In Springtime, however, life in the band improved. We became a symphonic band—of sorts—and spring was preparation time for the regional high school band competition. That memorable year, we French horn players were to lead with the opening theme of Dvorak’s “New World Symphony.” We were positively beside ourselves, thrilled to finally have a brief, but major part in a musical score. We practiced for weeks.
…And when the brass bulled forth
A blare fit to horn over
Jericho two bars sooner
Than Joshua’s harsh measures,
They still had the nerve to stare.
The day of the competition, we filed into the host school’s auditorium and onto the stage to take our places. Our band leader, “Pop” Behnke, followed, looking proud and stately in his white uniform with the brass buttons and gold braid. He tapped his baton against the music stand, we positioned our instruments and on cue, began playing. Two of us had faithfully rehearsed for weeks, , but our third horn player, less inclined to regular practice, made up for the sour notes with an enthusiasm that overwhelmed us all. We sounded the first notes of the “New World Symphony” like the horn blasts of a sinking ship…loud and without an ounce of modulation. I glanced up and caught a glimpse of Pop Behnke’ s face—his look of shock, followed by a lopsided smile, the realization that any likelihood of our high school band walking away with the trophy had just evaporated. Perhaps we knew we’d already lost then, but it seemed only to inspire us to play even more loudly, as if added volume could somehow tip the balance in our favor. I still giggle when I think of it, although at the time, I don’t think we laughed much as the winners were announced– our band was not among them.
By the last lost chord, our director
Looked older and soberer.
No doubt, in mind’s ear
Some band somewhere
In some Music of some Sphere
Was striking a note as pure
As the wishes of Franz Schubert,
But meanwhile here we were:
A lesson in everything minor,
Decomposing our first composer.
(From Traveling Light: Collected and New Poems. © University of Illinois Press, 1999)

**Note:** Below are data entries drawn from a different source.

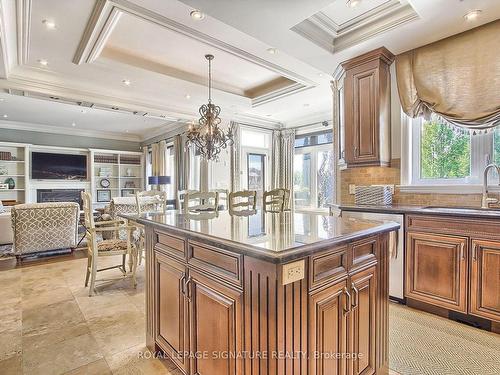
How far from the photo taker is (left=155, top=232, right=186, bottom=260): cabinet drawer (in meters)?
1.62

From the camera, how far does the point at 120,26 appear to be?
319 centimetres

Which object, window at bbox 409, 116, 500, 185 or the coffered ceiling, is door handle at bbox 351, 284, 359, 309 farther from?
window at bbox 409, 116, 500, 185

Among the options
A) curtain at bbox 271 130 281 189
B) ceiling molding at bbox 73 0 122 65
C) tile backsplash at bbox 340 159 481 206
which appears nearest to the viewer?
ceiling molding at bbox 73 0 122 65

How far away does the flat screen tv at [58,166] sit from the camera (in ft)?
26.3

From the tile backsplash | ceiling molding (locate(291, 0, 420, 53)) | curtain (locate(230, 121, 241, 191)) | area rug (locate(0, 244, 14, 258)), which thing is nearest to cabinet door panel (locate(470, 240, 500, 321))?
the tile backsplash

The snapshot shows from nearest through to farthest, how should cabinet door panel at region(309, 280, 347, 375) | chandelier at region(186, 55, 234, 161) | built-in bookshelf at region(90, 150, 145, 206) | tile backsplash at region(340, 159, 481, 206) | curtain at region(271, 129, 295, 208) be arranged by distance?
cabinet door panel at region(309, 280, 347, 375) → tile backsplash at region(340, 159, 481, 206) → chandelier at region(186, 55, 234, 161) → curtain at region(271, 129, 295, 208) → built-in bookshelf at region(90, 150, 145, 206)

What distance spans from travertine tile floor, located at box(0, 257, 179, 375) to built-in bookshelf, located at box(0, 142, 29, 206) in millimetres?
5081

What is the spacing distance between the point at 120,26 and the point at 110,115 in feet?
13.8

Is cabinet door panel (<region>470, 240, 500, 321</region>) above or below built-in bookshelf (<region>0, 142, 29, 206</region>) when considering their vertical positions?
below

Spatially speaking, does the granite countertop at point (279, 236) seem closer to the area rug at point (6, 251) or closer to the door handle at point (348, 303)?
the door handle at point (348, 303)

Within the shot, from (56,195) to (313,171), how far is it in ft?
24.5

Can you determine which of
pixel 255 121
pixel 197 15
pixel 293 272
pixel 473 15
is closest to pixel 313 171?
pixel 255 121

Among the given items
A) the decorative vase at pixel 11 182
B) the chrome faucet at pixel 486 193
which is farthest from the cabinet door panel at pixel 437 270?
the decorative vase at pixel 11 182

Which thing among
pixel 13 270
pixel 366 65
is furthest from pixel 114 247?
pixel 366 65
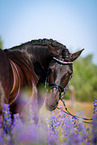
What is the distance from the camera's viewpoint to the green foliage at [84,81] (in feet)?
117

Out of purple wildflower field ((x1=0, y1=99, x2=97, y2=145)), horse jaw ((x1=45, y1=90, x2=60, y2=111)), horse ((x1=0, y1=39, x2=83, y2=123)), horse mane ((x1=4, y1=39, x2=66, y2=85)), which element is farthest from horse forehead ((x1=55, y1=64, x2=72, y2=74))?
purple wildflower field ((x1=0, y1=99, x2=97, y2=145))

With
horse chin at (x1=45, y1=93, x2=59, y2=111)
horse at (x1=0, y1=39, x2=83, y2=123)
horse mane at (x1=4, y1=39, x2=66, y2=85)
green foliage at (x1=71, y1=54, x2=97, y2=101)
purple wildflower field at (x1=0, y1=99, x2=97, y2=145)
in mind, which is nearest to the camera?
purple wildflower field at (x1=0, y1=99, x2=97, y2=145)

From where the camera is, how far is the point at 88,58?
2000 inches

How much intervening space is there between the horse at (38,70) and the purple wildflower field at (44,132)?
1.59ft

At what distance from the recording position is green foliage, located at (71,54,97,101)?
117 feet

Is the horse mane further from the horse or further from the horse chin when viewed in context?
the horse chin

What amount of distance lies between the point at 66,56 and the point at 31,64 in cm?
95

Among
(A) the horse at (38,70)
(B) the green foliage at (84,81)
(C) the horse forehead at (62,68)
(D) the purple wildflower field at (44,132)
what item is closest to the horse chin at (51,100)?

During our workshop, we read first Wagoner’s poem aloud before everyone wrote about a humorous event in their lives. When the group shared their narratives, the mood lightened; we giggled and guffawed as the humorous mishaps in everyone’s life were recounted. Everyone left the session with smiles on thier faces. Laughter was very good medicine—its healing benefits experienced by everyone.
Remember Norman Cousins’ famous account of how he used laughter to cure himself of a debilitating illness? It turns out, he wasn’t the first to advocate for the power of laughter. Mark Twain, whose wit and wisdom is an established part of American lore, wrote: “The human race has only one really effective weapon and that’s laughter. The moment it arises, all our hardnesses yield, all our irritations and resentments slip away, and a sunny spirit takes their place.” Smiling and laughter are contagious. Whether during cancer treatment or simply living a world be constantly dominated by hardship and struggle, it’s good to find something—even a small thing—to smile or laugh about.
As you write this week, dig back into your memories—the fun times, a time, perhaps you laughed so hard, tears ran down your cheeks. Take a break from writing about cancer and the more serious topics of life. Instead, try writing about something that makes you smile, even laugh out loud each time you remember it. Laugh a little. You’ll feel better.